CHALK. The Remains of Tiny Shells.
       
    Chalk may be a soft, white, porous, sedimentary carbonate rock, a form of sedimentary rock composed of the mineral calcite. Chalk consists of the shells of such minute marine organisms as order foraminifera, coccoliths, and rhabdoliths. The purest varieties contain up to ninety nine percent calcium carbonate in the sort of the mineral calcite.

The material we call 'chalk' was formed during the time when dinosaurs lived on Earth. At that point the oceans were rising higher and bitter till finally they lined most of the land.

Billions of tiny animals lived in those oceans. They were so small you could not have seen them - they were even smaller than the full stop at the end of this sentence. These tiny creatures had shells made from the element calcium. When they died, their shells fell to rock bottom of the ocean. After thousands of years, there have been several layers of shells on the ocean bottom.

As more and more of the little shells ironed down from the highest, those on the bottom became tougher and start to stay together.

Eventually the shells changed into a mineral called 'calcite', the main ingredient of the rock known as 'limestone'.

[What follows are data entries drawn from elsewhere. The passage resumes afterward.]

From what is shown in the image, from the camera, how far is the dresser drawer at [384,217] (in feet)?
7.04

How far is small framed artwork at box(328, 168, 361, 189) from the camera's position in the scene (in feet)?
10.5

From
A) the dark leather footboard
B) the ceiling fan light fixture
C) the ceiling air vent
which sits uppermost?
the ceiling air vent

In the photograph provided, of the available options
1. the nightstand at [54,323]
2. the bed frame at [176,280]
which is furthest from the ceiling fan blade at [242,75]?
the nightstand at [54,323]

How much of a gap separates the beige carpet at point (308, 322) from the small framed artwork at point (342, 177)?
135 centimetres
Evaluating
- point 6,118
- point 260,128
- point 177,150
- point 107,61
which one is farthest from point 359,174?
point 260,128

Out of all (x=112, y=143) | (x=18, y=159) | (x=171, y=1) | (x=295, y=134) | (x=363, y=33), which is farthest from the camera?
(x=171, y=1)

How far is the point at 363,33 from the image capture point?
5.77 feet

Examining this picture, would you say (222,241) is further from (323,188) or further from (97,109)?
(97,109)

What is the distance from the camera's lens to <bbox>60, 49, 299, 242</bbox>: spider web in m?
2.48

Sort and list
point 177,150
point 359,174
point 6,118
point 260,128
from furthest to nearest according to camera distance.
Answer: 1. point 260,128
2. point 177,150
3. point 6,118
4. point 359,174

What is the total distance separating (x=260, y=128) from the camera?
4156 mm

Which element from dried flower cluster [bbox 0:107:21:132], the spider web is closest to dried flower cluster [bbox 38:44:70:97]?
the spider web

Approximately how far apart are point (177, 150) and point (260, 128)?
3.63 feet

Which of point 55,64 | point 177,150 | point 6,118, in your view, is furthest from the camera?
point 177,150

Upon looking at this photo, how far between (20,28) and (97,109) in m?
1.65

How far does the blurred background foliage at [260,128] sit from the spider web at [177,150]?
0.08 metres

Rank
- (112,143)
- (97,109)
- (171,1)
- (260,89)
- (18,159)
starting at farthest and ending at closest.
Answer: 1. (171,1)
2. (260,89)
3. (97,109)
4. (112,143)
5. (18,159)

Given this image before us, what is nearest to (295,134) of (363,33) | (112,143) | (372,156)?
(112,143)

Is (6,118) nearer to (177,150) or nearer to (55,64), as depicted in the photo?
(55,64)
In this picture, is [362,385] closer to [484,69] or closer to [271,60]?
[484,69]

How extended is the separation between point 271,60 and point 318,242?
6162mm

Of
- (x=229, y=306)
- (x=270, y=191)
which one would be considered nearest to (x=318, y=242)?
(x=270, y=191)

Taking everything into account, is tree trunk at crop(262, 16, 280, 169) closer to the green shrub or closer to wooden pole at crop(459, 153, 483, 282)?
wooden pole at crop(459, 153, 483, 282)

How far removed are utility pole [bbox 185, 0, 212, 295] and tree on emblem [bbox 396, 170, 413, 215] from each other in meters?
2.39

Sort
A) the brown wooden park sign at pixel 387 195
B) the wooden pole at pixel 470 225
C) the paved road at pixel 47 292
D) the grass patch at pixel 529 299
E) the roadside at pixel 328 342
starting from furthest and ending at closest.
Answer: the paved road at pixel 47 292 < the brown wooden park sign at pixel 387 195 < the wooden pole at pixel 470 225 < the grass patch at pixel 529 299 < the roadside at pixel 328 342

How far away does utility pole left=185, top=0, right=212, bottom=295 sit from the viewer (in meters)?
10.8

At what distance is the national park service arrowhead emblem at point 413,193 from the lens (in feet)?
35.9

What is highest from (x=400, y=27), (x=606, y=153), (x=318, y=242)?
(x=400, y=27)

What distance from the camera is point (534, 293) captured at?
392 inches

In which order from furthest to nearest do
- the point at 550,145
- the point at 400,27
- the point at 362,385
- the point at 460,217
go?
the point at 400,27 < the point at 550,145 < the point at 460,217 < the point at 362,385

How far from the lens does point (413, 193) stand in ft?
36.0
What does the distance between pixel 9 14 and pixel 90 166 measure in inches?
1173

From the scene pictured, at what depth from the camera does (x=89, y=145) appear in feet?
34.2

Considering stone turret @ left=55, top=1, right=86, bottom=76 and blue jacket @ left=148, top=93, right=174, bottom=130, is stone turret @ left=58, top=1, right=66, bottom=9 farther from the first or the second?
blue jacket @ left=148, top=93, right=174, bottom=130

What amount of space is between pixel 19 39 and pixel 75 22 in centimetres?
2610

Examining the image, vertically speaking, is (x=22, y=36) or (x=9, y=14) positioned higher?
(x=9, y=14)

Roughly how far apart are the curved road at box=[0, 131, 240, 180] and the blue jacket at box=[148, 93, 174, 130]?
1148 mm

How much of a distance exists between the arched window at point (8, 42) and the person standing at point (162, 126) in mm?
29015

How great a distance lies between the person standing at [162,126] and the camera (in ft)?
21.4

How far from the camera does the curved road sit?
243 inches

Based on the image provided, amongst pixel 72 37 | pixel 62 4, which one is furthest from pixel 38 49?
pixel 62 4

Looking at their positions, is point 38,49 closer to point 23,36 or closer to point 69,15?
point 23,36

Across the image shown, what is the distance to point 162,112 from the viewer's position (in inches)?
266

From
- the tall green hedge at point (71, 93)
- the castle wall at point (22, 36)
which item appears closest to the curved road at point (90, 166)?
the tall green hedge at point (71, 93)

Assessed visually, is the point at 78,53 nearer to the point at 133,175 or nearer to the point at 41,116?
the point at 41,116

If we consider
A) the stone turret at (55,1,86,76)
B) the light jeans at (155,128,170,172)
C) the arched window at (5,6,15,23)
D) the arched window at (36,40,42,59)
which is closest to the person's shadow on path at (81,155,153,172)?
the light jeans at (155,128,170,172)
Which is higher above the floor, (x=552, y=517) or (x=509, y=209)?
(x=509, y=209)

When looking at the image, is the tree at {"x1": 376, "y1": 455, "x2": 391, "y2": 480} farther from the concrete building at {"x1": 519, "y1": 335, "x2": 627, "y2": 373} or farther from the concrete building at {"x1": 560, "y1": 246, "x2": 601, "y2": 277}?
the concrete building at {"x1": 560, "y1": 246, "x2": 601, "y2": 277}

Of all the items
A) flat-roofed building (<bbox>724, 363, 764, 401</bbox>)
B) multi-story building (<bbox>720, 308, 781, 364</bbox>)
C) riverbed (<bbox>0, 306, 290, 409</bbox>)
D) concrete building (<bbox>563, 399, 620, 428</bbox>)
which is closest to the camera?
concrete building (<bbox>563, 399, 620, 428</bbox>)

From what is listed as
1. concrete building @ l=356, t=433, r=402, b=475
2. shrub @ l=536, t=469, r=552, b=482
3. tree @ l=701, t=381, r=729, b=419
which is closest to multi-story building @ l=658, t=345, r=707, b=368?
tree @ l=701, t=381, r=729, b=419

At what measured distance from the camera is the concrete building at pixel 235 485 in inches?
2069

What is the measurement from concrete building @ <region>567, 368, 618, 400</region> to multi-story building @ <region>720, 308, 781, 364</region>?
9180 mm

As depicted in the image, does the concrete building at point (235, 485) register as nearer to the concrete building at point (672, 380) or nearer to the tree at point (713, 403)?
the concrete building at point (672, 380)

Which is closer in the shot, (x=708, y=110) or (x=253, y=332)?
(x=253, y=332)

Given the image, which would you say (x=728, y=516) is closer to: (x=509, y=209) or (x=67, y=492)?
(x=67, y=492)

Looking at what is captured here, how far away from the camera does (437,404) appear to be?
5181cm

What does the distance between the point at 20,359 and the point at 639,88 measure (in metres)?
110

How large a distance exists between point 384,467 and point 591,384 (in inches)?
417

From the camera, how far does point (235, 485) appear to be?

CHALK. The Remains of Tiny Shells.
CHALK. The Remains of Tiny Shells.

Many several of years passed after the primary chalk was formed. The Earth's surface changed its shape, and the land and sea developed new coastlines. This left several chalk layers on land, both in the middle of continents and by the ocean. In the south of England there are chalk cliffs 244 meters high. These are the known White Cliffs of Dover, and they are virtually solid chalk!

If you had a bit of chalk from those cliffs, you may use it to put in writing on a chalkboard. But the chalk that is used in classrooms is not dug from the cliffs or the ground. It is made in factories by mixing several different materials together.